Gemeinsam mit einem Mitarbeiter der IT soll ein Lobbyist der Apotheken Gesetzesentwürfe, Beschlüsse und andere Daten aus dem Gesundheitsministerium gestohlen haben. Nun wurde er enttarnt.

Geheime Daten des Gesundheitsministeriums sollen durch einen Lobbyisten gestohlen worden sein. Quelle: dpa
Geheime Daten des Gesundheitsministeriums sollen durch einen Lobbyisten gestohlen worden sein. Quelle: dpa

BerlinEin Apotheken-Lobbyist soll sich Medienberichten zufolge jahrelang geheime Unterlagen aus dem Bundesgesundheitsministerium beschafft haben.

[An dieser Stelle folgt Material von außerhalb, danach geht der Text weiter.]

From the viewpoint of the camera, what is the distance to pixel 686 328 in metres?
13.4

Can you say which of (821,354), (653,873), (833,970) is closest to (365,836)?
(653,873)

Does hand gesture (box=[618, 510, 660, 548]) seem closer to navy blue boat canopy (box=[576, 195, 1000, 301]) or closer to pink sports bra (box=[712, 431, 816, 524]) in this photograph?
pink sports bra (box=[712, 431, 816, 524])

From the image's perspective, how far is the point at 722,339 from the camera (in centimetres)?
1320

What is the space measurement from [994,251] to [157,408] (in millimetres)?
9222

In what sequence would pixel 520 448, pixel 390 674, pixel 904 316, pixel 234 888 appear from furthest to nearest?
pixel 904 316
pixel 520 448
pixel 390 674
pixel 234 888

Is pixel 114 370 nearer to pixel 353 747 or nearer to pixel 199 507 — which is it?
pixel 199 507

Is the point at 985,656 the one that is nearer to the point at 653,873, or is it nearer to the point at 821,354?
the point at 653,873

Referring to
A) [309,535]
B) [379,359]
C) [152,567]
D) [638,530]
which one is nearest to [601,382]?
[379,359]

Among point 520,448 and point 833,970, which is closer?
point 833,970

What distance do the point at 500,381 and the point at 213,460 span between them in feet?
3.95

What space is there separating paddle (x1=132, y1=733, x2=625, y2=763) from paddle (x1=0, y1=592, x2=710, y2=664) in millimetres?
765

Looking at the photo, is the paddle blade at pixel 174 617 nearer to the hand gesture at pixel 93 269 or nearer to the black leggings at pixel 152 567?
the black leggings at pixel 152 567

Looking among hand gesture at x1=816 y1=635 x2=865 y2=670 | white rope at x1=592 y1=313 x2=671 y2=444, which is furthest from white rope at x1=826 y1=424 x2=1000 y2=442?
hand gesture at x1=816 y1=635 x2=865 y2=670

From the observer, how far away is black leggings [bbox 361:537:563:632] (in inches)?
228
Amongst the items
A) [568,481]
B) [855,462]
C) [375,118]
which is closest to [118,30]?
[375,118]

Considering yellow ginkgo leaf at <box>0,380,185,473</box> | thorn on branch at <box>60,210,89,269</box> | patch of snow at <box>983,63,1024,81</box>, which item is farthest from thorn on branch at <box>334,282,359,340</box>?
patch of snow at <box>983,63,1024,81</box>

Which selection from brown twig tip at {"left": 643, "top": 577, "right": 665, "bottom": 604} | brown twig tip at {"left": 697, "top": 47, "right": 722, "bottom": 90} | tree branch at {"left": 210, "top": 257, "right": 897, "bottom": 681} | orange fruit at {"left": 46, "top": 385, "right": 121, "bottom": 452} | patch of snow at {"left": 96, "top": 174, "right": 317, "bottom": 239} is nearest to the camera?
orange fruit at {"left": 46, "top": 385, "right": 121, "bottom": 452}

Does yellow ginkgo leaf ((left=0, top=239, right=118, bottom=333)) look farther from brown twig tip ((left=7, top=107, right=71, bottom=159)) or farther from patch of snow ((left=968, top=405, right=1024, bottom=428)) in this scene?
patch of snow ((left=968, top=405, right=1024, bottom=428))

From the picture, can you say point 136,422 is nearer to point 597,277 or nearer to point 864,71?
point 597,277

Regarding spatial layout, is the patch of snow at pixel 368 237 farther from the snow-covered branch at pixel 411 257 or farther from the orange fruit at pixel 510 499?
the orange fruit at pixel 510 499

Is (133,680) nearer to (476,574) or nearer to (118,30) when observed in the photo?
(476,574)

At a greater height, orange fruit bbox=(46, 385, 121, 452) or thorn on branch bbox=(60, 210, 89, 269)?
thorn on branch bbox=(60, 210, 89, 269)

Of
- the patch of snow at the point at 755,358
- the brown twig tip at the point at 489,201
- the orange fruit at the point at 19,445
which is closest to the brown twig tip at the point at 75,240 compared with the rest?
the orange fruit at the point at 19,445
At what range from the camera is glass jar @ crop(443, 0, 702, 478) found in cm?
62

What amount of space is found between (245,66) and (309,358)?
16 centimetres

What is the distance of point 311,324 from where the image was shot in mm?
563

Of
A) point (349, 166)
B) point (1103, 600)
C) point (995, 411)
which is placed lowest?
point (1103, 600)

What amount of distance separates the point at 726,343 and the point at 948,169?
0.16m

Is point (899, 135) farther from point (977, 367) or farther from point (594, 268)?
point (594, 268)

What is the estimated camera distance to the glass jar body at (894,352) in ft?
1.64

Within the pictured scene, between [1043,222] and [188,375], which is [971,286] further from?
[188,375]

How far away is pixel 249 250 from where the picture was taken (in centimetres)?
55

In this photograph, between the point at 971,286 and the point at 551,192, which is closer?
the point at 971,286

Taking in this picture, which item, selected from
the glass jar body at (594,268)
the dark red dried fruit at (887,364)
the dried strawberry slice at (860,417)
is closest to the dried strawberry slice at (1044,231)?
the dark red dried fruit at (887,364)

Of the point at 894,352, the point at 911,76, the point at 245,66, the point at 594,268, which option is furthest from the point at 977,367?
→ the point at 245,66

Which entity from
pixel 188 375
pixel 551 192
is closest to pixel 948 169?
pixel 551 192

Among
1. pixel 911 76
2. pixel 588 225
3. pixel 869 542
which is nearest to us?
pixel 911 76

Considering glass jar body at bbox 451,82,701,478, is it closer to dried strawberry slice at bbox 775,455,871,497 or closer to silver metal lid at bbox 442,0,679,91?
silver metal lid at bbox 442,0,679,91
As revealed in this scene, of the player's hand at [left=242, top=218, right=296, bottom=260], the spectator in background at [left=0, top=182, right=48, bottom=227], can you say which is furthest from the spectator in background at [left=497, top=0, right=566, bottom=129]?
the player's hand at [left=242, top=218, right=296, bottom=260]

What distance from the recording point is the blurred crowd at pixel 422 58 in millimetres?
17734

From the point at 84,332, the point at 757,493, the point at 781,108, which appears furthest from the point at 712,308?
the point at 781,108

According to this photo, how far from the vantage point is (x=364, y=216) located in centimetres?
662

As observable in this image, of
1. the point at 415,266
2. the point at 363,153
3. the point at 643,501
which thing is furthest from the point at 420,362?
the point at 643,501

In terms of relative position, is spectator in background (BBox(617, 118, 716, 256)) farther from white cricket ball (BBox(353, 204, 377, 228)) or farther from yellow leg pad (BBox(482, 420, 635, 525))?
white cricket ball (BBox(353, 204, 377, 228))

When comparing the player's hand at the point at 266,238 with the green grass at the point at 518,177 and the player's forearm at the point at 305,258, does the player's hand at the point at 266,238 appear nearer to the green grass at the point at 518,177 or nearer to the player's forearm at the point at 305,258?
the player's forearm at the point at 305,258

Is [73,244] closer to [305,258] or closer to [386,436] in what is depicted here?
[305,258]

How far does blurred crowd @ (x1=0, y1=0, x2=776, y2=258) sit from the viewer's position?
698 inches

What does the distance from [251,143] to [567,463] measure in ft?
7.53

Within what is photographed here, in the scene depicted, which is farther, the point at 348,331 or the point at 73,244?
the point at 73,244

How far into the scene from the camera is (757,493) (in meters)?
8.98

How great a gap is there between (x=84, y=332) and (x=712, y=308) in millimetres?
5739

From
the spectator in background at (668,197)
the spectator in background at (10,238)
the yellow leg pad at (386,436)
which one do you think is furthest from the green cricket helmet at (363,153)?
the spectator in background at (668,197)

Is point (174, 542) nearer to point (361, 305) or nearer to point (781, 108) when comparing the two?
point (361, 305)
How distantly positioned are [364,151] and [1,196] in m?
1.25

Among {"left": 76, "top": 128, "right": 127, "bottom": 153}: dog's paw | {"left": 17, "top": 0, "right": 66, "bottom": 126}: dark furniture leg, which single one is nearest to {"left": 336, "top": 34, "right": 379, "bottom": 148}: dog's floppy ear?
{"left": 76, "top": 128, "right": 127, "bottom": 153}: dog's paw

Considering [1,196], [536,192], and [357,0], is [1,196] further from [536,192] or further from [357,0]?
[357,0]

Wie die "Süddeutsche Zeitung" (Mittwochausgabe) in einer Vorabmeldung berichtete, ermittelt die Berliner Staatsanwaltschaft gegen einen freiberuflichen Interessenvertreter. Demnach waren auch E-Mails aus der Leitungsebene betroffen - also Nachrichten, die von Staatssekretären, Minister Daniel Bahr und seinem Vorgänger Philipp Rösler stammten. Über den Fall berichtete auch die "Bild"-Zeitung.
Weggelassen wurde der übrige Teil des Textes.